To set up this project locally, clone the repository and install the required dependencies:
git clone https://github.com/brinashong/ThoughtfulAI.git
cd ThoughtfulAI
pip install -r requirements.txtYou can find the dataset at the RP2K project page https://www.pinlandata.com/rp2k_dataset/
Alternatively, the dataset can be downloaded directly from the link provided by the RP2K authors https://blob-nips2020-rp2k-dataset.obs.cn-east-3.myhuaweicloud.com/rp2k_dataset.zip
The project is structured into different components, each contained in a separate Jupyter notebook, to be used for enhancing the current ML pipeline as automated help to keep the classifier updated even when there are new products coming in:
Classification_Model_Benchmarking/*.ipynb: Preprocessing of data and running of finetuning for the architecture which is to be tested
Contrastive_Learning/SimCLR.ipynb: Implementation of contrastive learning to handle and cluster new unknown products.
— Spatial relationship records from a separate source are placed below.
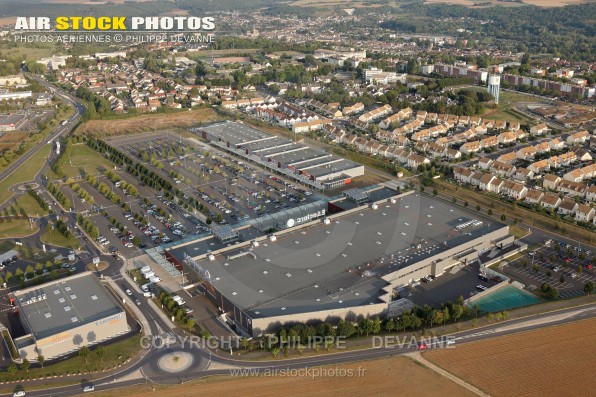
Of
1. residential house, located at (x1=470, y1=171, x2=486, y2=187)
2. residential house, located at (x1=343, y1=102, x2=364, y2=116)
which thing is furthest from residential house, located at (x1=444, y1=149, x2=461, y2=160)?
residential house, located at (x1=343, y1=102, x2=364, y2=116)

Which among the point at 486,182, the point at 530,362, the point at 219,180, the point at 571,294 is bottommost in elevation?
the point at 530,362

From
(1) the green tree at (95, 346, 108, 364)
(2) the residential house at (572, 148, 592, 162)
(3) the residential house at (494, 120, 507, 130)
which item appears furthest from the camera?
(3) the residential house at (494, 120, 507, 130)

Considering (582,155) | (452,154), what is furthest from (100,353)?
(582,155)

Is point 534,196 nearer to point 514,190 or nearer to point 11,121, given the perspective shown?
point 514,190

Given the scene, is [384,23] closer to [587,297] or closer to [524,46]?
[524,46]

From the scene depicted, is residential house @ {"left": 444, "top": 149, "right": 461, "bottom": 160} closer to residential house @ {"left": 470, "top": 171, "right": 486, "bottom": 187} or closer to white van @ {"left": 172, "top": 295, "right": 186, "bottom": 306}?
residential house @ {"left": 470, "top": 171, "right": 486, "bottom": 187}

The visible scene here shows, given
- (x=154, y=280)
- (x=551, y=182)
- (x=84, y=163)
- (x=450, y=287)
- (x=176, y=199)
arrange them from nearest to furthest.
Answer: (x=450, y=287)
(x=154, y=280)
(x=176, y=199)
(x=551, y=182)
(x=84, y=163)

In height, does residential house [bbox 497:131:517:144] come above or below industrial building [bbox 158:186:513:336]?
above
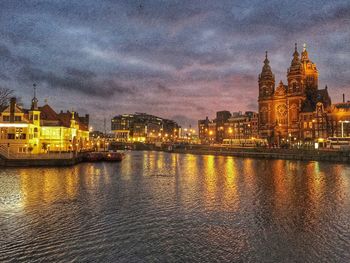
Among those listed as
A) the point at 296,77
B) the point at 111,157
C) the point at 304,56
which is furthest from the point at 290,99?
the point at 111,157

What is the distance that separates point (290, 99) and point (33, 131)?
107 meters

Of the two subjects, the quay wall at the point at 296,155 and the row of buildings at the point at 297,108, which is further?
the row of buildings at the point at 297,108

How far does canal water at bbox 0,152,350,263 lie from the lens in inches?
709

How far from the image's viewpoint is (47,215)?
25766 millimetres

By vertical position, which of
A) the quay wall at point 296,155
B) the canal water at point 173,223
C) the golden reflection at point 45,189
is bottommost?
the canal water at point 173,223

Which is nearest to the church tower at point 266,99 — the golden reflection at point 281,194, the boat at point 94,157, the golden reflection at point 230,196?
the boat at point 94,157

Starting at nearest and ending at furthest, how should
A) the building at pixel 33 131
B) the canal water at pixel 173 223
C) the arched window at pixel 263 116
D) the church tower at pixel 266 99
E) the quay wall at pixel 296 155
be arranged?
the canal water at pixel 173 223 → the building at pixel 33 131 → the quay wall at pixel 296 155 → the church tower at pixel 266 99 → the arched window at pixel 263 116

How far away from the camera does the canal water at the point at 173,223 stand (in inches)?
709

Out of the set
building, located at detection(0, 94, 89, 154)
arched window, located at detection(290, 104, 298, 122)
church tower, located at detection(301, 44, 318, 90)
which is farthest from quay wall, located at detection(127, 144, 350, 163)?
church tower, located at detection(301, 44, 318, 90)

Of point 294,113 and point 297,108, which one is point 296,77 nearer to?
point 297,108

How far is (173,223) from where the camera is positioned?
24000 millimetres

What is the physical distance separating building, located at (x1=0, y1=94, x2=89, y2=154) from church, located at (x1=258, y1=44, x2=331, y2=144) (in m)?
88.6

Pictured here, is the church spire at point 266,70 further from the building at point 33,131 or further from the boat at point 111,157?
the building at point 33,131

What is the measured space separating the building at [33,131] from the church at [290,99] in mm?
88592
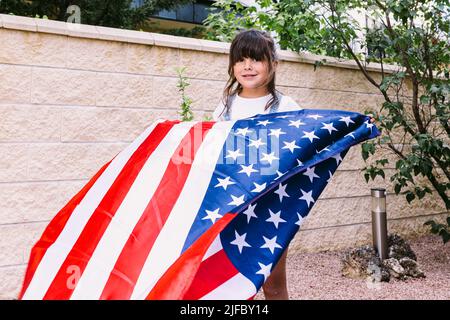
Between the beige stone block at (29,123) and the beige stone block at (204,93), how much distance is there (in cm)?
106

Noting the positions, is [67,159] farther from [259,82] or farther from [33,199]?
[259,82]

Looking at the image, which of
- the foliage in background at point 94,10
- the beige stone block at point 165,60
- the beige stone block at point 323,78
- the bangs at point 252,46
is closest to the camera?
the bangs at point 252,46

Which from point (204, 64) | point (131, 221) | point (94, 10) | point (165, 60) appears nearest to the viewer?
point (131, 221)

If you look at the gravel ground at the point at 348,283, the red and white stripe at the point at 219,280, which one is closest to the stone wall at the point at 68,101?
the gravel ground at the point at 348,283

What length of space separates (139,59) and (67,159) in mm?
917

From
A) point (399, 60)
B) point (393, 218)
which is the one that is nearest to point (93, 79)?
point (399, 60)

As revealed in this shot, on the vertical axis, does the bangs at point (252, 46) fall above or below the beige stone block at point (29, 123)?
above

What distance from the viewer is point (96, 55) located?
129 inches

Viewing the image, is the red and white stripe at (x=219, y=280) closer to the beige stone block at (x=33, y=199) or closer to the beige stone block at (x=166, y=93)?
the beige stone block at (x=33, y=199)

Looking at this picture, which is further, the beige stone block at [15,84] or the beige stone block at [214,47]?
the beige stone block at [214,47]

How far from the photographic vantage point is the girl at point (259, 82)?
2.29 m

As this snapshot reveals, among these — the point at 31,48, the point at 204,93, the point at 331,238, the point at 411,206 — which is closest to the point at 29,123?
the point at 31,48

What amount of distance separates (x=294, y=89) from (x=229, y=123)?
2.07 meters
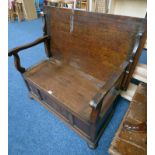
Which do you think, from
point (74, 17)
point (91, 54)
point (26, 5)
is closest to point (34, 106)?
point (91, 54)

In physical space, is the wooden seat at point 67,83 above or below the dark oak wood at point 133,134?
above

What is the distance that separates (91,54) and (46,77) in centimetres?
49

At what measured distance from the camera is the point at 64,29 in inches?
47.3

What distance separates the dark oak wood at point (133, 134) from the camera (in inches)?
26.0

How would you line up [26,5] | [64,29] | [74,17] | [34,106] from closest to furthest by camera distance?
[74,17]
[64,29]
[34,106]
[26,5]

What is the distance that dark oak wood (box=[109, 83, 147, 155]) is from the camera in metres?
0.66

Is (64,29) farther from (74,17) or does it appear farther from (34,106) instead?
(34,106)

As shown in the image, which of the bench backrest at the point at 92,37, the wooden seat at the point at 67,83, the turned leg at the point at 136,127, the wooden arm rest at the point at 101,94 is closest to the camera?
the wooden arm rest at the point at 101,94

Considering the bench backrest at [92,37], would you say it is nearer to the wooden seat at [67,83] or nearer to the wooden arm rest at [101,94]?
the wooden seat at [67,83]

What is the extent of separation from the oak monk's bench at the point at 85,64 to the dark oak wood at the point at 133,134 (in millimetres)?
167

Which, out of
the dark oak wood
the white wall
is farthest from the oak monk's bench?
the white wall

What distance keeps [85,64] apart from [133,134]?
68 cm

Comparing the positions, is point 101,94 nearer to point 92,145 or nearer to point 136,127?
point 136,127

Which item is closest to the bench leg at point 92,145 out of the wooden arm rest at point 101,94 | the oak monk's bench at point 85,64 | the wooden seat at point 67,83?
the oak monk's bench at point 85,64
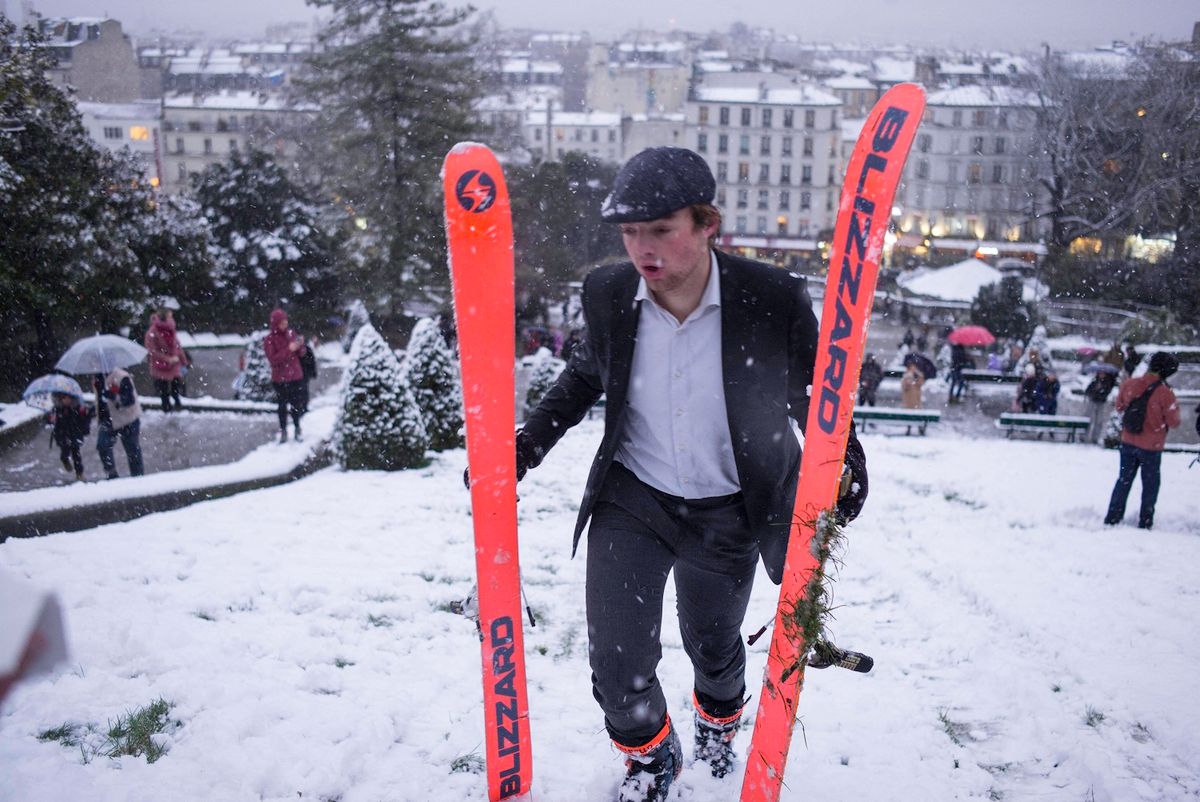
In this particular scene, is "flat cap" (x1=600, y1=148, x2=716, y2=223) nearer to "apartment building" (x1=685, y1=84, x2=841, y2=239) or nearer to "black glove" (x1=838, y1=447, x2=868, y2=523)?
"black glove" (x1=838, y1=447, x2=868, y2=523)

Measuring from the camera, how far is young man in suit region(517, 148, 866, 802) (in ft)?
8.16

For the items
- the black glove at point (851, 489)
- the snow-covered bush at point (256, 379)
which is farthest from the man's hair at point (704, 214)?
the snow-covered bush at point (256, 379)

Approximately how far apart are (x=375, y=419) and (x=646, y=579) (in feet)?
22.4

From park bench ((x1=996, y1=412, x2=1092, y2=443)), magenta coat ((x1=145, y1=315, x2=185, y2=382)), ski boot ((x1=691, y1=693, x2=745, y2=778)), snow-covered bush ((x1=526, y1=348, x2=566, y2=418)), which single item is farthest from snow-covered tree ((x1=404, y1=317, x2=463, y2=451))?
park bench ((x1=996, y1=412, x2=1092, y2=443))

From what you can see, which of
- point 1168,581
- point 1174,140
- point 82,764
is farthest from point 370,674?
point 1174,140

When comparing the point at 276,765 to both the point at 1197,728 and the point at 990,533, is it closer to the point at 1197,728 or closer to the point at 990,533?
the point at 1197,728

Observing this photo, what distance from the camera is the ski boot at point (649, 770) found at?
8.85 ft

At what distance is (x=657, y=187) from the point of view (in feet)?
7.70

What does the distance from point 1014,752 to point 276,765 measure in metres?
2.80

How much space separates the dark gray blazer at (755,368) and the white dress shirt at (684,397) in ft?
0.12

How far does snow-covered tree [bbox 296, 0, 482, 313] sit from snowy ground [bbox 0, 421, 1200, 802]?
2240 cm

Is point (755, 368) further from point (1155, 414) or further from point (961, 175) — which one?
point (961, 175)

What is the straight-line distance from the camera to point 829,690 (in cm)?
369

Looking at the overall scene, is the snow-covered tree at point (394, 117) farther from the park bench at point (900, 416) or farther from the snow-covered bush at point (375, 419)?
the snow-covered bush at point (375, 419)
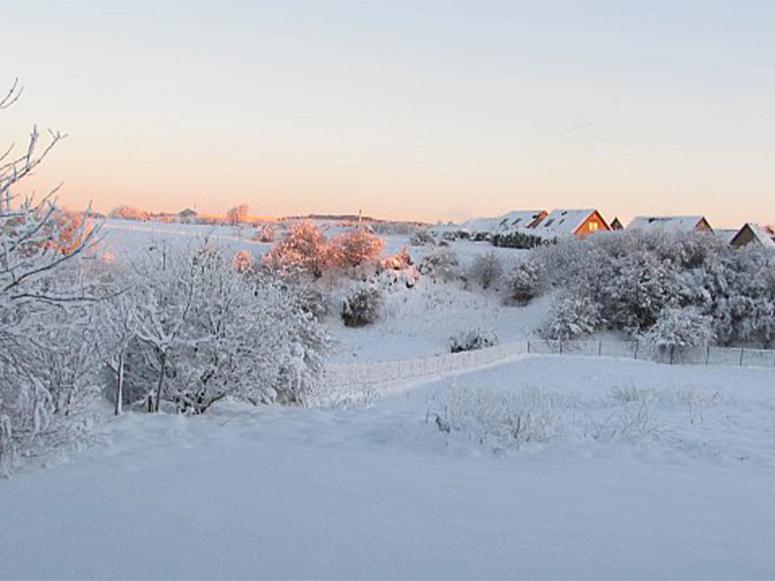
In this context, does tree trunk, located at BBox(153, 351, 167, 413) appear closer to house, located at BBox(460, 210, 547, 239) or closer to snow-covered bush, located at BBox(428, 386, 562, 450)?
snow-covered bush, located at BBox(428, 386, 562, 450)

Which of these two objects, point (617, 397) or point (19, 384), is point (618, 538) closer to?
point (19, 384)

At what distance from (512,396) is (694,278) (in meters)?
28.2

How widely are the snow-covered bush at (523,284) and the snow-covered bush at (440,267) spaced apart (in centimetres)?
316

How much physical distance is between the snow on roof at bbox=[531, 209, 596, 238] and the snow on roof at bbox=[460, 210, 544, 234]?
8.41 ft

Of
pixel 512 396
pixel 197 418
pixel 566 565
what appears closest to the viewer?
pixel 566 565

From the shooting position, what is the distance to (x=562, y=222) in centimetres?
6512

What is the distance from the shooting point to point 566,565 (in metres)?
4.20

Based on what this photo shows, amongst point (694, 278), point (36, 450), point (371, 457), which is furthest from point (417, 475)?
point (694, 278)

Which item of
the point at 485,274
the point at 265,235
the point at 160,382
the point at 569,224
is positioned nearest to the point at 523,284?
the point at 485,274

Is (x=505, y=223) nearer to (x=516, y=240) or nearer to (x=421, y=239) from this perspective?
(x=516, y=240)

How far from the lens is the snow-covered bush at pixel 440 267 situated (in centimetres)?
4112

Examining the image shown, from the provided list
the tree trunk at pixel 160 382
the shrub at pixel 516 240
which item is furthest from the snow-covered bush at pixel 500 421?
the shrub at pixel 516 240

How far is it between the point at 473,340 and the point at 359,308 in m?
6.60

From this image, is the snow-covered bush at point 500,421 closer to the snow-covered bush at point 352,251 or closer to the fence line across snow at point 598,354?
the fence line across snow at point 598,354
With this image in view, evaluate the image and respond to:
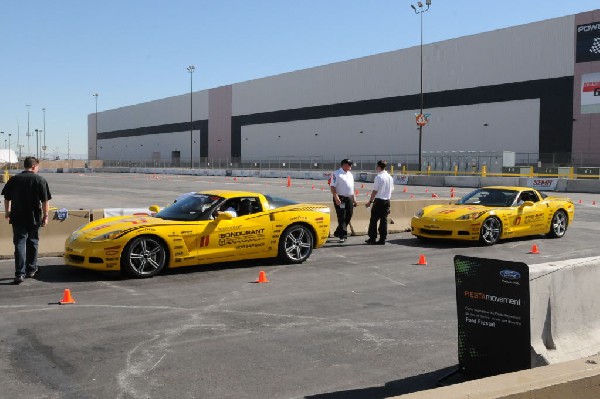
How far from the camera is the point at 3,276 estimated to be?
9500 mm

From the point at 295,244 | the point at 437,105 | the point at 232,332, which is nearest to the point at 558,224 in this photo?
the point at 295,244

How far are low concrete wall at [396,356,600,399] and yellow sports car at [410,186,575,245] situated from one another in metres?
9.13

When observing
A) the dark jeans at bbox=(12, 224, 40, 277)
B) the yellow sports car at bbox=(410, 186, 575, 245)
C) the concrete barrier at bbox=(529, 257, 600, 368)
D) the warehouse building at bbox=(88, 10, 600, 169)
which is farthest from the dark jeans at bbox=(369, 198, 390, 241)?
the warehouse building at bbox=(88, 10, 600, 169)

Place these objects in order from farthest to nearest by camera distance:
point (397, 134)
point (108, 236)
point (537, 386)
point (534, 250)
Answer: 1. point (397, 134)
2. point (534, 250)
3. point (108, 236)
4. point (537, 386)

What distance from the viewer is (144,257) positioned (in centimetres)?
933

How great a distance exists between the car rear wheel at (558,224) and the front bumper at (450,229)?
102 inches

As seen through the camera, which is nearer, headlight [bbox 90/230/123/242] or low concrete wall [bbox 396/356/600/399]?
low concrete wall [bbox 396/356/600/399]

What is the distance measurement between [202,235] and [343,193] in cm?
408

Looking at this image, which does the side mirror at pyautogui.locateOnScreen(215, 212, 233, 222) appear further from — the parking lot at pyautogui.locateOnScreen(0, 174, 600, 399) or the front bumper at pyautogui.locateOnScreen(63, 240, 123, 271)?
the front bumper at pyautogui.locateOnScreen(63, 240, 123, 271)

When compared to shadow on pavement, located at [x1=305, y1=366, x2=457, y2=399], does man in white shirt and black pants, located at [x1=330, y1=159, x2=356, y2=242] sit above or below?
above

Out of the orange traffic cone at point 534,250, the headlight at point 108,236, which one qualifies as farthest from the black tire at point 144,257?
the orange traffic cone at point 534,250

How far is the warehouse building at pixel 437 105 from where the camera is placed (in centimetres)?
4851

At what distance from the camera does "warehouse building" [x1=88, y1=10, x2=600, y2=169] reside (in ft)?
159

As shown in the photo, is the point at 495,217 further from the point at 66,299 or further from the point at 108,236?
the point at 66,299
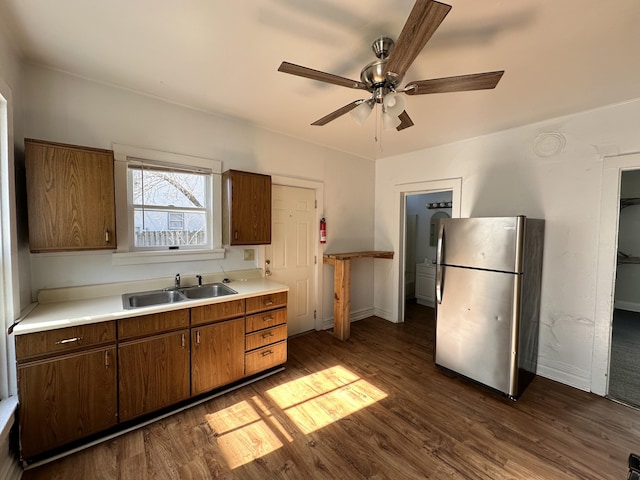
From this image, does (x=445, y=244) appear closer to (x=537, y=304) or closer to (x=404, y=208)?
(x=537, y=304)

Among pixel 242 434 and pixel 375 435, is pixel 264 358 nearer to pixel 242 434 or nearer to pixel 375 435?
pixel 242 434

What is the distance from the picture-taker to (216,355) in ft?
7.31

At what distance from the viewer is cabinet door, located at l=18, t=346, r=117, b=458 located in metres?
1.56

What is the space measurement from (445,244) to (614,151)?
1.61m

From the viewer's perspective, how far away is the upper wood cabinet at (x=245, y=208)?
2611mm

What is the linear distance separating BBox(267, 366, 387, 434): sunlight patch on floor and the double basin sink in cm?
106

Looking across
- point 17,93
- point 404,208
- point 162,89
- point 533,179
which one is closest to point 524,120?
point 533,179

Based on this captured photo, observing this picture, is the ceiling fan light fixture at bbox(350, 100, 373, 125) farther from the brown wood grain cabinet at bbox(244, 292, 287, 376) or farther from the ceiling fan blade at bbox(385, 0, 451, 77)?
the brown wood grain cabinet at bbox(244, 292, 287, 376)

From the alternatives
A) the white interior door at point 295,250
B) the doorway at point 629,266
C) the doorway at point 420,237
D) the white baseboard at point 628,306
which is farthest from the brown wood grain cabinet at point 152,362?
the white baseboard at point 628,306

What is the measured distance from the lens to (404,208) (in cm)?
405

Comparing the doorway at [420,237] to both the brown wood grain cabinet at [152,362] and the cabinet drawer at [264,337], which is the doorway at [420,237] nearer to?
the cabinet drawer at [264,337]

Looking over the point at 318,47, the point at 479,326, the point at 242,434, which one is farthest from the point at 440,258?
the point at 242,434

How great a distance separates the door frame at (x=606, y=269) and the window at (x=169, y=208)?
12.3 ft

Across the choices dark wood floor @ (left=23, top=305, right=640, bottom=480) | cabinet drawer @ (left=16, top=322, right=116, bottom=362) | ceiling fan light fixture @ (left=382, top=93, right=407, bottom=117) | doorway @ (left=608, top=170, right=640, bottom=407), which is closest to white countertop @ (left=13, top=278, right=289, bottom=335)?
cabinet drawer @ (left=16, top=322, right=116, bottom=362)
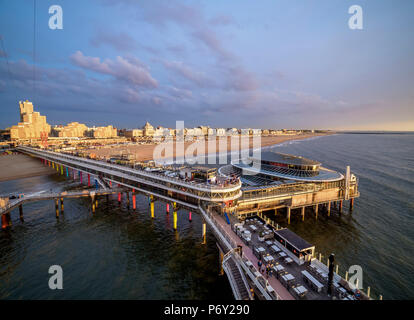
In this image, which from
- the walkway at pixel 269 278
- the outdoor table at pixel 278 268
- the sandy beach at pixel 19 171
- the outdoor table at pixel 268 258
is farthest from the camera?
the sandy beach at pixel 19 171

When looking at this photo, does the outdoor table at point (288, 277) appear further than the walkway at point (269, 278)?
Yes

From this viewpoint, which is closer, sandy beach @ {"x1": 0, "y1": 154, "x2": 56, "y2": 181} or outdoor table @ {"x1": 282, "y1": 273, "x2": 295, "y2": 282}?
outdoor table @ {"x1": 282, "y1": 273, "x2": 295, "y2": 282}

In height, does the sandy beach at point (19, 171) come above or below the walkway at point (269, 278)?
above

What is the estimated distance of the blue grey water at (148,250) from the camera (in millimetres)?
26766

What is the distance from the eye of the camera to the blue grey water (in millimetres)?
26766

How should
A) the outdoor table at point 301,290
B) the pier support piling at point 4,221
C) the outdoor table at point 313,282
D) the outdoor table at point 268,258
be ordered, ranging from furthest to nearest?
1. the pier support piling at point 4,221
2. the outdoor table at point 268,258
3. the outdoor table at point 313,282
4. the outdoor table at point 301,290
Vision_Language_Model_Captioning/QwenVL.ipynb: Utilization of a vision-language model for zero-shot learning in product identification.
Few_Shot_Learning/ProtoNet.ipynb: Application of few-shot learning for quick adaptation to new products.
This project involves computationally intensive models. It is recommended to use a system with a capable GPU to expedite training and inference.